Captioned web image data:
--- START ---
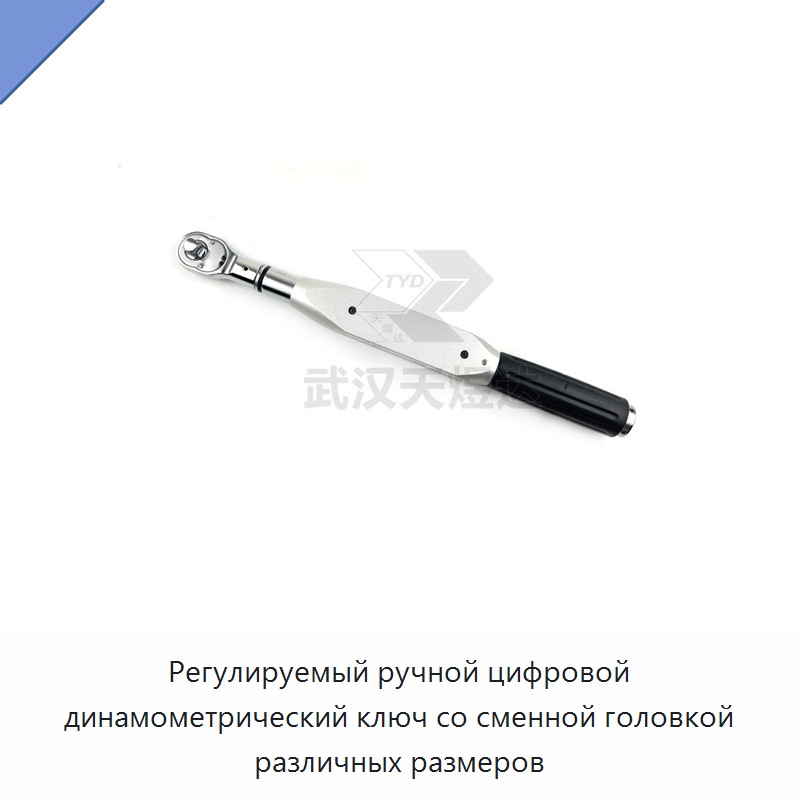 Регулируемый ручной цифровой динамометрический ключ со сменной головкой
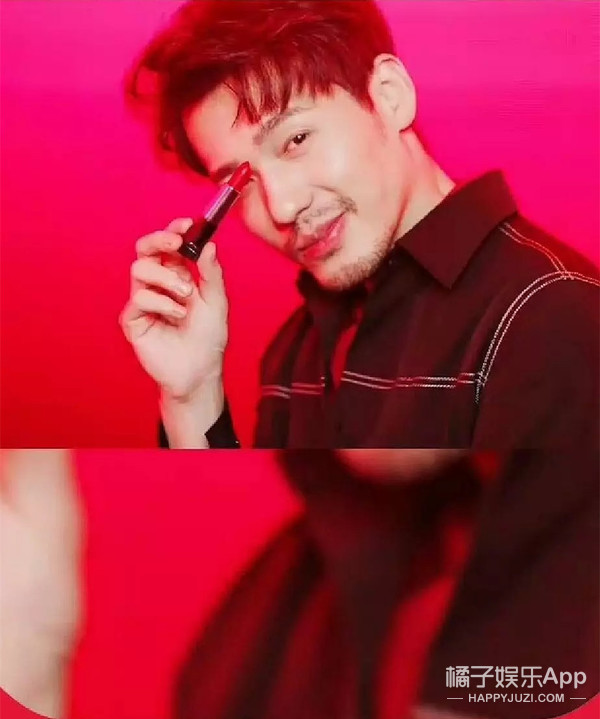 if时尚王一博眼妆现场,王一博眼妆教程天天向上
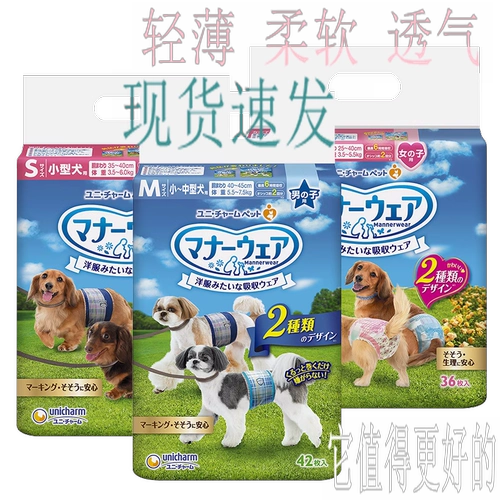 Spot Japan Jiale Zi Zi бумажные брюки собаки собачьи брюки Batinnogen Физиологические штаны Общественная собака Graith штаны Дональд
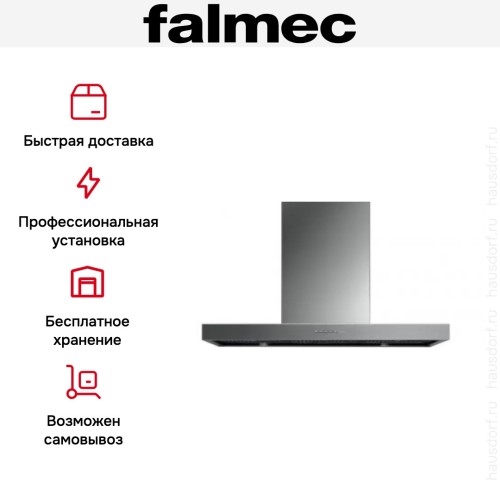 Вытяжка Falmec Marte 90 PRO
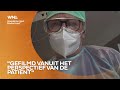 Documentaire over coronapatiënt gelanceerd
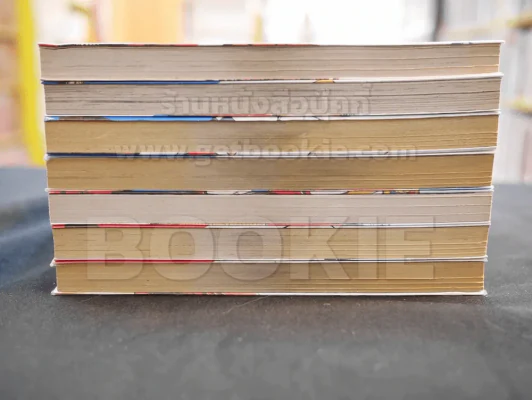 มาโคโตะ เดอะแชมเปี้ยม แดง 1-3 น้ำเงิน 1-3  แดง น้ำเงิน เล่ม 4 รูปที่ 3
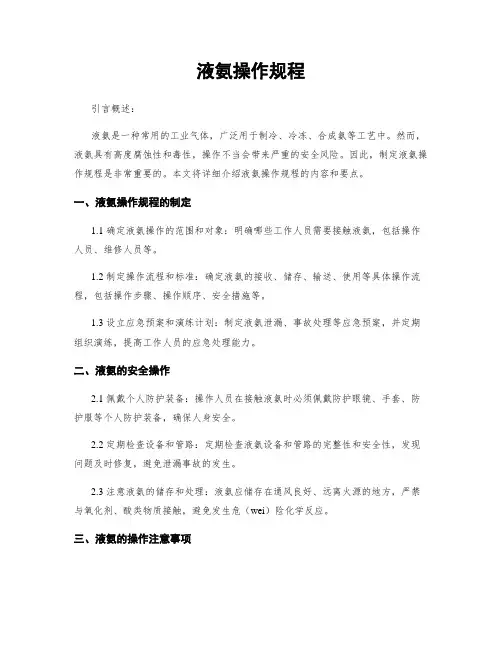 液氨操作规程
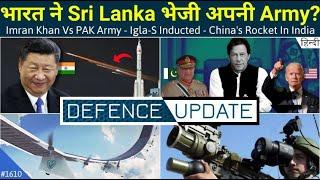 Defence Updates #1610 - PAK PM Vs PAK Army, China's Rocket Crashed In India, India's Russian IGLA-S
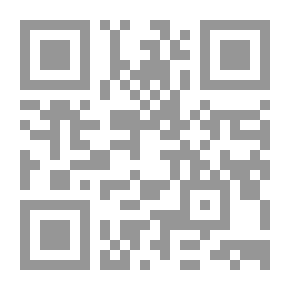 Qr Code أنا أندلسي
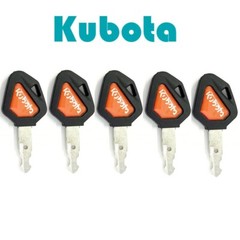 5x Kubota Ignition Keys 459A Excavator Backhoe Skid Steer Track Loader Keys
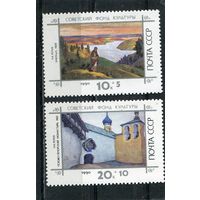 СССР 1990. Живопись
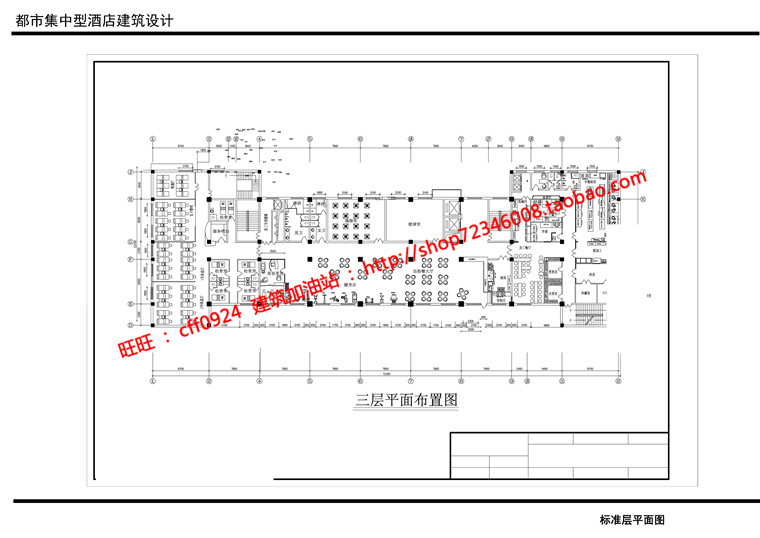 NO01798高级宾馆酒店住宿旅馆设计ppt文本cad图纸su模型lumion图-20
--- END ---
| WHAT YOU SHOULD DO |
Change "Excavator" to "Digger" throughout the lines above, keeping the rest of the text the same. Leave the pictures out of your answer.

| SOLUTION FOR THIS PROBLEM |
 Регулируемый ручной цифровой динамометрический ключ со сменной головкой
 if时尚王一博眼妆现场,王一博眼妆教程天天向上
 Spot Japan Jiale Zi Zi бумажные брюки собаки собачьи брюки Batinnogen Физиологические штаны Общественная собака Graith штаны Дональд
 Вытяжка Falmec Marte 90 PRO
 Documentaire over coronapatiënt gelanceerd
 มาโคโตะ เดอะแชมเปี้ยม แดง 1-3 น้ำเงิน 1-3  แดง น้ำเงิน เล่ม 4 รูปที่ 3
 液氨操作规程
 Defence Updates #1610 - PAK PM Vs PAK Army, China's Rocket Crashed In India, India's Russian IGLA-S
 Qr Code أنا أندلسي
 5x Kubota Ignition Keys 459A Digger Backhoe Skid Steer Track Loader Keys
 СССР 1990. Живопись
 NO01798高级宾馆酒店住宿旅馆设计ppt文本cad图纸su模型lumion图-20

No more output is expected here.